The two lawmakers in prominent positions often catch the flack. Still, Rep. Andy Harris and Senator Tom Cotton are considered the most anti-cannabis federal Congress members today.
“Andy Harris is probably the most vocal opponent in the House on this issue,” said NCIA’s Correia, stating that Harris often uses his medical background to not support the issue in a select fashion. He highlighted Harris’ support of the Marijuana Research Act of 2019 as an example. “He tries to pretend that he wants some evidence,” said Correia, noting the research efforts can be intentionally stalled for years by lawmakers. In 2019, the Baltimore Sun called Harris “Public Enemy Number 1” for cannabis activists.
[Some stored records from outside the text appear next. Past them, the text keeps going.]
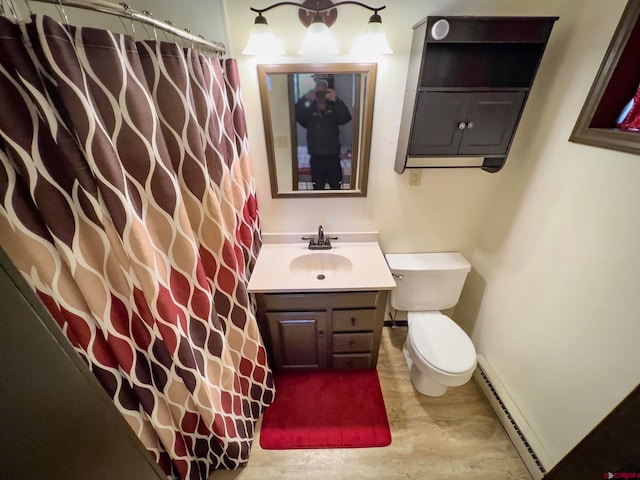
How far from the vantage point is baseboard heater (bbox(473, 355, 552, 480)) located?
1188 millimetres

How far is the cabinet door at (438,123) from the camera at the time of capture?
1149 mm

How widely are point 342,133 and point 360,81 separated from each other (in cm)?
25

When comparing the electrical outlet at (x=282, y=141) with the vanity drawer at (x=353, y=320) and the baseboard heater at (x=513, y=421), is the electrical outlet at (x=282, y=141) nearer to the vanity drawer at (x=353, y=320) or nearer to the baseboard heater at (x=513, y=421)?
the vanity drawer at (x=353, y=320)

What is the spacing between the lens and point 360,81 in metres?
1.26

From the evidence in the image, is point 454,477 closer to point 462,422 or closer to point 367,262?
point 462,422

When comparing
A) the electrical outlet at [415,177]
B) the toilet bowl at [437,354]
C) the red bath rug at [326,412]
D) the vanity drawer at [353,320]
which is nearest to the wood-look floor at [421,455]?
the red bath rug at [326,412]

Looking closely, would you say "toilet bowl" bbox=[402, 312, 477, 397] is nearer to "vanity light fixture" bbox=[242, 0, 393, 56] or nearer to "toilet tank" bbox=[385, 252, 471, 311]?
"toilet tank" bbox=[385, 252, 471, 311]

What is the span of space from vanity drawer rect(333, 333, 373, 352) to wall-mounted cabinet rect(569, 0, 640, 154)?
1.31 metres

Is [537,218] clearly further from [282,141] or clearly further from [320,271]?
[282,141]

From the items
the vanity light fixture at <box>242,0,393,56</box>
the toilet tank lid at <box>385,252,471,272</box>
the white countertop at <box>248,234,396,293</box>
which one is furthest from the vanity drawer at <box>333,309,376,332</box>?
the vanity light fixture at <box>242,0,393,56</box>

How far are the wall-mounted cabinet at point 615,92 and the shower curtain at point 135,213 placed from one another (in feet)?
4.60

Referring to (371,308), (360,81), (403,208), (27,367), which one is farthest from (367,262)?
(27,367)

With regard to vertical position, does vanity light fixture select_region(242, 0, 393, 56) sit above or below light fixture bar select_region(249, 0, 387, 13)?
below

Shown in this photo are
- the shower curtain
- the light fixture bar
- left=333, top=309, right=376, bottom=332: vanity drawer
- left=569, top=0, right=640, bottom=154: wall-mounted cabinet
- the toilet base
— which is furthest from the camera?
the toilet base
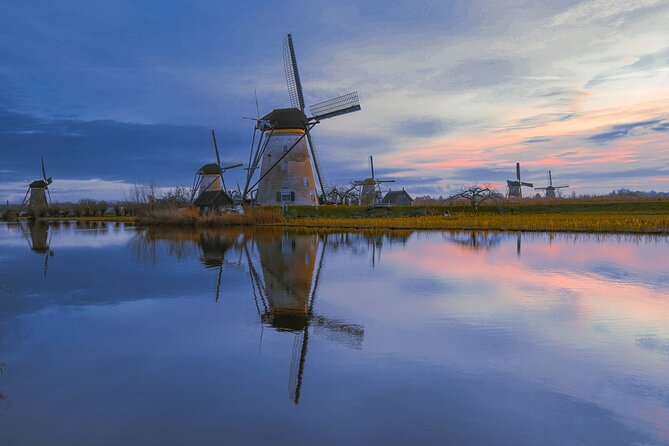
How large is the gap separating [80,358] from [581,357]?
6.01m

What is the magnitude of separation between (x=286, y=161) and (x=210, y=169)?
1903 centimetres

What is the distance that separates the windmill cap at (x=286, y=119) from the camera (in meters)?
33.5

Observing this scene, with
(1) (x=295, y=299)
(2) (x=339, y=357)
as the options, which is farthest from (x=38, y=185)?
(2) (x=339, y=357)

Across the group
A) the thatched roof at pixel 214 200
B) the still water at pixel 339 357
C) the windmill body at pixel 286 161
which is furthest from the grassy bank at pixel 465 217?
the still water at pixel 339 357

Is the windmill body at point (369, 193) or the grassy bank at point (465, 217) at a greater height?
the windmill body at point (369, 193)

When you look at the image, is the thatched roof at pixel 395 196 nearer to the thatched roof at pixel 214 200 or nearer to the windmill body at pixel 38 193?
the thatched roof at pixel 214 200

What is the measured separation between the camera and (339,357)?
5871 mm

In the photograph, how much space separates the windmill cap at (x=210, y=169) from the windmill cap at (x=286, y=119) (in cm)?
1739

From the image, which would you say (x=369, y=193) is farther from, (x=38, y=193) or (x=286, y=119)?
(x=38, y=193)

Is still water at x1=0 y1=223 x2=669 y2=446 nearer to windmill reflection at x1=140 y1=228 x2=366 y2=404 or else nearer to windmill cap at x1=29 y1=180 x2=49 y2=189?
windmill reflection at x1=140 y1=228 x2=366 y2=404

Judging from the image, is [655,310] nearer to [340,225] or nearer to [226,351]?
[226,351]

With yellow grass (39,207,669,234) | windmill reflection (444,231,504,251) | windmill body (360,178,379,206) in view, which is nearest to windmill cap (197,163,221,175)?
yellow grass (39,207,669,234)

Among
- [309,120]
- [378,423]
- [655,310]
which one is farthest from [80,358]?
[309,120]

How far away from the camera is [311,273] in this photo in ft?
40.0
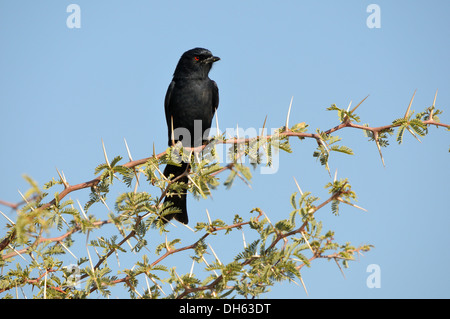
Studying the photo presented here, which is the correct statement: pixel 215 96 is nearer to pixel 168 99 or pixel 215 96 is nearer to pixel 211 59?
pixel 211 59

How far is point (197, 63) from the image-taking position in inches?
265

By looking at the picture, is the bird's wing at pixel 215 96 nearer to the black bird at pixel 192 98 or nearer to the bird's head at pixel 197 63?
the black bird at pixel 192 98

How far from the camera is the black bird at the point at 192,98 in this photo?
21.4 ft

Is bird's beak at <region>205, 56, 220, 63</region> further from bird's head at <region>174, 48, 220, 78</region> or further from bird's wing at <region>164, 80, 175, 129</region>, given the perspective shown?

“If you were to ask me who would take on the mantle of the number one enemy of cannabis, I could see it being Tom Cotton,” said Correia. The steadfast opponent of reform is even reluctant to voice his feelings on the issue.
“Tom Cotton has said on the record that he supports the will of Arkansans, who voted to legalize medical marijuana,” said Fertig. “I don’t know much more about his position than that, though, because whenever I’ve tried to ask him a question about cannabis policy on Capitol Hill, he declines to discuss it.”
Cotton and Harris make up a class of Congressional leaders who still view cannabis reform negatively. That said, very few anti-cannabis lawmakers remain, as the prohibitionist viewpoint is voted out or ages into retirement or death. While some candidates, like Texas’ Pete Sessions, could win a spot in the 177th Congress, they will likely be facing an uphill battle against reform.
With both sides of the aisle coming on board, momentum appears to be in marijuana’s favor.